*DESCRIPTION OF THE TASK*
Can you retype, character for character, every line below from the one containing "From furthest to closest, what" down to the one containing "3. the fjord water at point 184,376", and nothing else?

*ENTRIES PROVIDED*
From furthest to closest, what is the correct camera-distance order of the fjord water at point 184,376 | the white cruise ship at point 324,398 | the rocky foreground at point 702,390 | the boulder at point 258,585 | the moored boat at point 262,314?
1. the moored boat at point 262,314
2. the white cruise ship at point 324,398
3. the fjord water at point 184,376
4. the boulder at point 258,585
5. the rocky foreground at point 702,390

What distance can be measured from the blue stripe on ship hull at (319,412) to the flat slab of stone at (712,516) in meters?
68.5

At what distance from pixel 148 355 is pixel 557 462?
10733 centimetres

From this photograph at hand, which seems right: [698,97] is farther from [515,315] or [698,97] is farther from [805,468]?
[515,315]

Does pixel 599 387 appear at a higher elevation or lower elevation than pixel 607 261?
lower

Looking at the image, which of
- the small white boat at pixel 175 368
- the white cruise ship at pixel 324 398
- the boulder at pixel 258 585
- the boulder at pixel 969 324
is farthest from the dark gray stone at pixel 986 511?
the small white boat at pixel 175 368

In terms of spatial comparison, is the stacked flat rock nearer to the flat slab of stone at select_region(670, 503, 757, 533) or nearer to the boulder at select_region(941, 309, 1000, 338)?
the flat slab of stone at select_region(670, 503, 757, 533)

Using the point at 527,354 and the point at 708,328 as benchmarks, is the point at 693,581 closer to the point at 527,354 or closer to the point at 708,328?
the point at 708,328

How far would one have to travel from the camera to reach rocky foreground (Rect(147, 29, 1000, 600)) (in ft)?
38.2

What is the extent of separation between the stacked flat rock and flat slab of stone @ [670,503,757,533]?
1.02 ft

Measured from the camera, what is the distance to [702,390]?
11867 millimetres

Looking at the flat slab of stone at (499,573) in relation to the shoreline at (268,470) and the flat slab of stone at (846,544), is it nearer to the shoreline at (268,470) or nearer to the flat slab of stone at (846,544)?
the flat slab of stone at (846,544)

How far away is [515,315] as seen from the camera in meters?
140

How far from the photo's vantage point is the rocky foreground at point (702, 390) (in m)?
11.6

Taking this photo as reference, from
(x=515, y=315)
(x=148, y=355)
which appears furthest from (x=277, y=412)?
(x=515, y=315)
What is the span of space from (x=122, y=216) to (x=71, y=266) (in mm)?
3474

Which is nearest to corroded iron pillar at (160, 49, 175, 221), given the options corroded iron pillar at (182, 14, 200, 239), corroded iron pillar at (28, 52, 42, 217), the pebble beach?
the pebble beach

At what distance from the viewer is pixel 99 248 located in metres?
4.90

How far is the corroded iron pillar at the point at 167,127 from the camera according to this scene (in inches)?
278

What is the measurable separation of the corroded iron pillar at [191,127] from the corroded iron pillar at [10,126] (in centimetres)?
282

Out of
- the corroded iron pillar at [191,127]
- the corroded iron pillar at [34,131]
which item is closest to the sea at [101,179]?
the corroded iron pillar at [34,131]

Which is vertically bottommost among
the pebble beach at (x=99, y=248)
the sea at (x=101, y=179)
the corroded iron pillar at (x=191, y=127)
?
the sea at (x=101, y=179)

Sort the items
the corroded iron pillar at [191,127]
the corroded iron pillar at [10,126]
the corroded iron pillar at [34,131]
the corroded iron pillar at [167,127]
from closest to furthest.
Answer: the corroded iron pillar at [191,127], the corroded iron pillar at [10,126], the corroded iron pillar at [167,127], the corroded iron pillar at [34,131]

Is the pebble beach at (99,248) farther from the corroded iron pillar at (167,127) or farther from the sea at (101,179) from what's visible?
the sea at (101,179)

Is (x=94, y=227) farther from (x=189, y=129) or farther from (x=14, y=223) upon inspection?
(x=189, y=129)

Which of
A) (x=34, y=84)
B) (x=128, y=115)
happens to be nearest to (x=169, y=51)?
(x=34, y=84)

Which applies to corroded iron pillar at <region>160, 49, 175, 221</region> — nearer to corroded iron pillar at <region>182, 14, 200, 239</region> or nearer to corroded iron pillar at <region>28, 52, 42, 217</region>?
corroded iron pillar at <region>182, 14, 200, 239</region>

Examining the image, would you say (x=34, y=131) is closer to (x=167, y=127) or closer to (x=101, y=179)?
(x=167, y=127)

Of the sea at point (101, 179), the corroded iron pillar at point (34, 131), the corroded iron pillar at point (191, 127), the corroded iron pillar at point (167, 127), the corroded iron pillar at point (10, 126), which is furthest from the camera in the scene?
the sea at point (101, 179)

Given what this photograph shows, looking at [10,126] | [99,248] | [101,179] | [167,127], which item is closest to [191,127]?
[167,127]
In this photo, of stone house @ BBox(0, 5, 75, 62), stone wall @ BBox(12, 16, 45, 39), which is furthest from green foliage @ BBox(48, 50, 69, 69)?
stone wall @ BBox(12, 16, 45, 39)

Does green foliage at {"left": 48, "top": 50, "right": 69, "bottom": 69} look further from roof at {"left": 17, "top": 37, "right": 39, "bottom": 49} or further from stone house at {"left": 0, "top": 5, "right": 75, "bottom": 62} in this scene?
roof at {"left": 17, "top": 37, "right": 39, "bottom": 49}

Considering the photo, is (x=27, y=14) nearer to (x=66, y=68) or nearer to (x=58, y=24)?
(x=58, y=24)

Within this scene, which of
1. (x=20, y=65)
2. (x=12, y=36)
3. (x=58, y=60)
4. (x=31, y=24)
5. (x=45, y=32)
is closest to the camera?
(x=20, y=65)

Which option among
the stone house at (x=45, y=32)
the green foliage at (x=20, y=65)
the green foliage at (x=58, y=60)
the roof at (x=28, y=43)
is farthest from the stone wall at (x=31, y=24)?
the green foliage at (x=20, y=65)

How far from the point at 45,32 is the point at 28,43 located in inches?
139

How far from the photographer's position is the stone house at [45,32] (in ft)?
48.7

--

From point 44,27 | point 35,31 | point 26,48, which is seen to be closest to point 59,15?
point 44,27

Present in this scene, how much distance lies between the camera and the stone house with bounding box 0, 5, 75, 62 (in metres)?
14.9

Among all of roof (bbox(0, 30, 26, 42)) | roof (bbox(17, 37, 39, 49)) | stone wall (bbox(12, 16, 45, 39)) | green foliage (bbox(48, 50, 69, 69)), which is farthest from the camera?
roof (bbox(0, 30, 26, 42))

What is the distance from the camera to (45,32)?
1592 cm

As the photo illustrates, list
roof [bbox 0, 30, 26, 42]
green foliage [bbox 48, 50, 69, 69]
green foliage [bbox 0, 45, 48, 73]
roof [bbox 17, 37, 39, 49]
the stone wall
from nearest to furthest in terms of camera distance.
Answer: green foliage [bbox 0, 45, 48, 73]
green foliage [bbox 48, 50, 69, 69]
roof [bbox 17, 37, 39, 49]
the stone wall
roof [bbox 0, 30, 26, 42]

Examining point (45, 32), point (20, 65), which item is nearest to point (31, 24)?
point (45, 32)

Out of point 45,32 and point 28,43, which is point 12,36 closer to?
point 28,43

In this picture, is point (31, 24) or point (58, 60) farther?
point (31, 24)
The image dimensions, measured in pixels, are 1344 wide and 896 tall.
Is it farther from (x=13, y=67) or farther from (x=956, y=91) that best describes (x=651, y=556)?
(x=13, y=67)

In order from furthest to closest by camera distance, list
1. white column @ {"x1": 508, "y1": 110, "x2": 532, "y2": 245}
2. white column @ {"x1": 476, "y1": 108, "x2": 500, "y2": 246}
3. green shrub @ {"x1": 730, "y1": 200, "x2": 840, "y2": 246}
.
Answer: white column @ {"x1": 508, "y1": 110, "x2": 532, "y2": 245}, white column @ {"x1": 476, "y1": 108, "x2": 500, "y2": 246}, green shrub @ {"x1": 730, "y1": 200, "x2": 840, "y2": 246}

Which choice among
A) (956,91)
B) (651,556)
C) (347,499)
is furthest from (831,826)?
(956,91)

*ANSWER TO THE PROBLEM*
From furthest to closest, what is the correct camera-distance order of the fjord water at point 184,376 | the white cruise ship at point 324,398 | the rocky foreground at point 702,390 | the boulder at point 258,585 | the moored boat at point 262,314?
1. the moored boat at point 262,314
2. the white cruise ship at point 324,398
3. the fjord water at point 184,376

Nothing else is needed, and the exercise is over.